The SMA is an 8-element interferometer operating in the wavelength range of 0.3 to 2 millimeters, located atop Mauna Kea in Hawaii. Combined with the natural magnification of the gravitational lens, the array provided extremely high-resolution observations — equivalent to using a telescope in Boston to spot a dime in Washington, D.C. This yielded a level of detail for a galaxy 10 billion light-years away comparable to the best observations of nearby starburst galaxies (which also show high rates of star formation).

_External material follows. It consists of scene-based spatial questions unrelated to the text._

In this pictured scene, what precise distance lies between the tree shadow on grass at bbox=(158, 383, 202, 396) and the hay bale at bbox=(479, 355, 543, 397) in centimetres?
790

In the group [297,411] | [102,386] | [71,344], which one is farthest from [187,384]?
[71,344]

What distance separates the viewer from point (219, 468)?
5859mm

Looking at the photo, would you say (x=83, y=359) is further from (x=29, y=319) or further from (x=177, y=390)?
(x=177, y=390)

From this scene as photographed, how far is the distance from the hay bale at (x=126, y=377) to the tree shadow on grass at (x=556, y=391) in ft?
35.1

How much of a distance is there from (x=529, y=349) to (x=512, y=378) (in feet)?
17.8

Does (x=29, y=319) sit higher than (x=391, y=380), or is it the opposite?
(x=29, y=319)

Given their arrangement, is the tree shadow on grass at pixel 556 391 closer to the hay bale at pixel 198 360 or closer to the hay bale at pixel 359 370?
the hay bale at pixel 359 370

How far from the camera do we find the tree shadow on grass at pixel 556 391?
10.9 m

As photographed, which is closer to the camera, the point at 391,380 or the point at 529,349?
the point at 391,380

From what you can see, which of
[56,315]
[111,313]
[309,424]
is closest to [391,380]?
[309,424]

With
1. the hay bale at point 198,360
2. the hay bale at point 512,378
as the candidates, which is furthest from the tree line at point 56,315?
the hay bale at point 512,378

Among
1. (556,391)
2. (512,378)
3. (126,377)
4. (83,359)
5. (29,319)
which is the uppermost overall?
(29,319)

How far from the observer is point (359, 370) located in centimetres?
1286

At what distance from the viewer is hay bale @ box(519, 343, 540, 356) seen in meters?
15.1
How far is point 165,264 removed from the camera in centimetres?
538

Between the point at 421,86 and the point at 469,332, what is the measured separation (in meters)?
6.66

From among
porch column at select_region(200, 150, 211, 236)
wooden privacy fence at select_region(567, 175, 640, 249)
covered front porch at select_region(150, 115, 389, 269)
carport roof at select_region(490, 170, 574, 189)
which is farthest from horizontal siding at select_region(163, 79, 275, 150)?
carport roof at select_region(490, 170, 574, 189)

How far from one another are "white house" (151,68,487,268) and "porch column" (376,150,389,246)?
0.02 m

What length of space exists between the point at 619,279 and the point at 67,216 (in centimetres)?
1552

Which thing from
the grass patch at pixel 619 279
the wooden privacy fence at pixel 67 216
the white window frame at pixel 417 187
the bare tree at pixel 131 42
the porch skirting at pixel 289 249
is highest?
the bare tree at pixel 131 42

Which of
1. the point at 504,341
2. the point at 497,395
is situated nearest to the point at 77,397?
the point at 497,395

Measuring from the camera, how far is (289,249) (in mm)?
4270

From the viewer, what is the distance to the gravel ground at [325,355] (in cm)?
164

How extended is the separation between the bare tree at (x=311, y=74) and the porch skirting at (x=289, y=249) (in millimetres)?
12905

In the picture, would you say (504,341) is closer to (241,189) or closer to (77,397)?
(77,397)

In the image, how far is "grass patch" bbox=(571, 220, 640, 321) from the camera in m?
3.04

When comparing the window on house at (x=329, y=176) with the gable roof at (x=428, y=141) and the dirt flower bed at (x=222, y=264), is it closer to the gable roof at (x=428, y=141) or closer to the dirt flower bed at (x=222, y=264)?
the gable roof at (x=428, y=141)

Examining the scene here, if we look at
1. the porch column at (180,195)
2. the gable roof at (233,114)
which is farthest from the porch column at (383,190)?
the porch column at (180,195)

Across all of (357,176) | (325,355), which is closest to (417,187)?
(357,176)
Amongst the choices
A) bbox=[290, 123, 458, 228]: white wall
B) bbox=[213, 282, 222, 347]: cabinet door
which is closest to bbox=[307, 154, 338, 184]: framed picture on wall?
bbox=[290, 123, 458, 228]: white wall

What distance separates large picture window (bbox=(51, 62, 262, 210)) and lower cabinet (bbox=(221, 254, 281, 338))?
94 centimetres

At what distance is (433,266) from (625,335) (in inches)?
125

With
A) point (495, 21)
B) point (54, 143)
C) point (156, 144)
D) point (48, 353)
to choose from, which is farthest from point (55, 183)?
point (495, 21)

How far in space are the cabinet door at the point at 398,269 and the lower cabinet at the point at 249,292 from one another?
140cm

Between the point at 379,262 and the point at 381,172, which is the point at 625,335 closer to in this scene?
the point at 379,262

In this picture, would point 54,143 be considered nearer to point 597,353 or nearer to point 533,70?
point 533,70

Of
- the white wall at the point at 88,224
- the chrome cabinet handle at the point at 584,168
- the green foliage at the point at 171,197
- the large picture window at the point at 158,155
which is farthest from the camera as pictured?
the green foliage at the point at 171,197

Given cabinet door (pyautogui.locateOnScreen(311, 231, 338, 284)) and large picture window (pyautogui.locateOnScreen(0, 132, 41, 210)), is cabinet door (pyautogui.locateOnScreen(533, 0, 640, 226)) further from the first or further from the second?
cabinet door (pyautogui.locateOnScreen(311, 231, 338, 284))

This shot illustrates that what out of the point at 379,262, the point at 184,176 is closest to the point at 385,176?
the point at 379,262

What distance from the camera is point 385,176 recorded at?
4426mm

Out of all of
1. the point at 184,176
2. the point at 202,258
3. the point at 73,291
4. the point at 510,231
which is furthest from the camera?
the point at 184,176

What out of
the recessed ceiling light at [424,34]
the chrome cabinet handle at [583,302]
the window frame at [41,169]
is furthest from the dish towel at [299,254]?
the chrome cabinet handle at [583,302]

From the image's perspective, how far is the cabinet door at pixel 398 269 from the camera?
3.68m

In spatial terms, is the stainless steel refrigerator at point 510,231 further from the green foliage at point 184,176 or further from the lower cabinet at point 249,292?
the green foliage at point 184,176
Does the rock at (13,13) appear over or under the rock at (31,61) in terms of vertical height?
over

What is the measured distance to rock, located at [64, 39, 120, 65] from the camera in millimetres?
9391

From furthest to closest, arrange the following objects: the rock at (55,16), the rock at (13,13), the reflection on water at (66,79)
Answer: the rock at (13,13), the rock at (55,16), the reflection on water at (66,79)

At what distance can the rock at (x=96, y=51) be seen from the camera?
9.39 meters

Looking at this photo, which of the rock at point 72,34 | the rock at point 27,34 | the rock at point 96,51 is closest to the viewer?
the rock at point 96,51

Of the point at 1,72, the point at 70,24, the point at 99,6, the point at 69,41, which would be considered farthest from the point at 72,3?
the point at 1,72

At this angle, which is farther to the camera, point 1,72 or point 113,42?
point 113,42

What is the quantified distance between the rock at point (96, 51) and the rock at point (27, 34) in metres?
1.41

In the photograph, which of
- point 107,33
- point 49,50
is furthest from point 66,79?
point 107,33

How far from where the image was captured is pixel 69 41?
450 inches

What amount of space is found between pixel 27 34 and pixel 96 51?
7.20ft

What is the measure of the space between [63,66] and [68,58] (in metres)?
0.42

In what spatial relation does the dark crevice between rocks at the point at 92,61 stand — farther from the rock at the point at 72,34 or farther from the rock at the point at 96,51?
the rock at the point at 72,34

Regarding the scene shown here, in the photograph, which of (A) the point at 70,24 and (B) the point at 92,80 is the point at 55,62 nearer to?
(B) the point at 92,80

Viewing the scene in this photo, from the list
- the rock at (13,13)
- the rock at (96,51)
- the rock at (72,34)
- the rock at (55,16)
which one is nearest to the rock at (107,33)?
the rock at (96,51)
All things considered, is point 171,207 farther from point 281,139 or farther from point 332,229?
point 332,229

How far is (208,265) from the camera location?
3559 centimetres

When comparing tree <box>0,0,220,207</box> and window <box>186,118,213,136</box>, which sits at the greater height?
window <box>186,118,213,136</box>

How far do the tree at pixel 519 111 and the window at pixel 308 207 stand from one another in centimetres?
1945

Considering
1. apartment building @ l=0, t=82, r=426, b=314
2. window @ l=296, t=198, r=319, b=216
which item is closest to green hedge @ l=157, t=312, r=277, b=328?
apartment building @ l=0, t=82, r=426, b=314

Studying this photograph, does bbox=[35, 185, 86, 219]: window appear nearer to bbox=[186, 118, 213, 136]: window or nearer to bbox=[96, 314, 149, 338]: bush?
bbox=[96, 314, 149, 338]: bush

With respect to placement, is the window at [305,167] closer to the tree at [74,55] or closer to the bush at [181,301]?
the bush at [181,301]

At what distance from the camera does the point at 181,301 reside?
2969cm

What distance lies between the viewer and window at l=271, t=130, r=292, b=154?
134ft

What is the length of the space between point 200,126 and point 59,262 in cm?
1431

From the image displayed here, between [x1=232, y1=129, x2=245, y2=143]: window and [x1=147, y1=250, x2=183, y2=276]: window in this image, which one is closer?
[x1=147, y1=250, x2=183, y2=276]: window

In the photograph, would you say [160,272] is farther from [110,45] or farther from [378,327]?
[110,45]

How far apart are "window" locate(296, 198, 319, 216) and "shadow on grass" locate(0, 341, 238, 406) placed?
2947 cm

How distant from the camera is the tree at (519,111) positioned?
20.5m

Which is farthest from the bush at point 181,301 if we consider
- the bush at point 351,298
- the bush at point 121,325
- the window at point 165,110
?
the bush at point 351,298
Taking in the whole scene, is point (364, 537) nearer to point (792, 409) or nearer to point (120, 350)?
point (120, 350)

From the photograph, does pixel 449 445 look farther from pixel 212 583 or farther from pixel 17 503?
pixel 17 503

Because of the obscuring dust, the galaxy's distance could not be determined by observations of visible light. For that task, the astronomers turned to a unique instrument, called the "Zpectrometer," on the National Science Foundation's Robert C. Byrd Green Bank Telescope. This instrument was able to determine the galaxy's distance by measuring radio emission from carbon monoxide molecules. The precise distance measurement allowed the scientists to determine "the exact effect that gravitational lensing would have on the galaxy, and therefore exactly how the galaxy would look in the absence of lensing," according to Andrew Baker of Rutgers University.
The SMA data revealed four extremely bright star-forming regions. The large luminosities, 100 times greater than typical for nearby galaxies, imply a very high rate of star formation.
"We don't fully understand why the stars are forming so rapidly, but our result suggests that stars formed much more efficiently in the early universe than they do today," said Swinbank.
The group's results provide new insight into a critical time during the universe's history. SMM J2135-0102 is seen at the epoch when the majority of all stars were born, and therefore when many of the properties of nearby galaxies were defined. By studying it and other distant galaxies in the young universe, astronomers hope to learn about the history of the Milky Way and other nearby galaxies.
Future surveys should identify more targets for study by the SMA and next-generation telescopes such as the Atacama Large Millimeter Array.
"That will allow us to test exactly how generic our results are: Is the star formation occurring within galaxies in the early universe always so vigorous? Or are we catching this particular galaxy at a very special time?" said Longmore.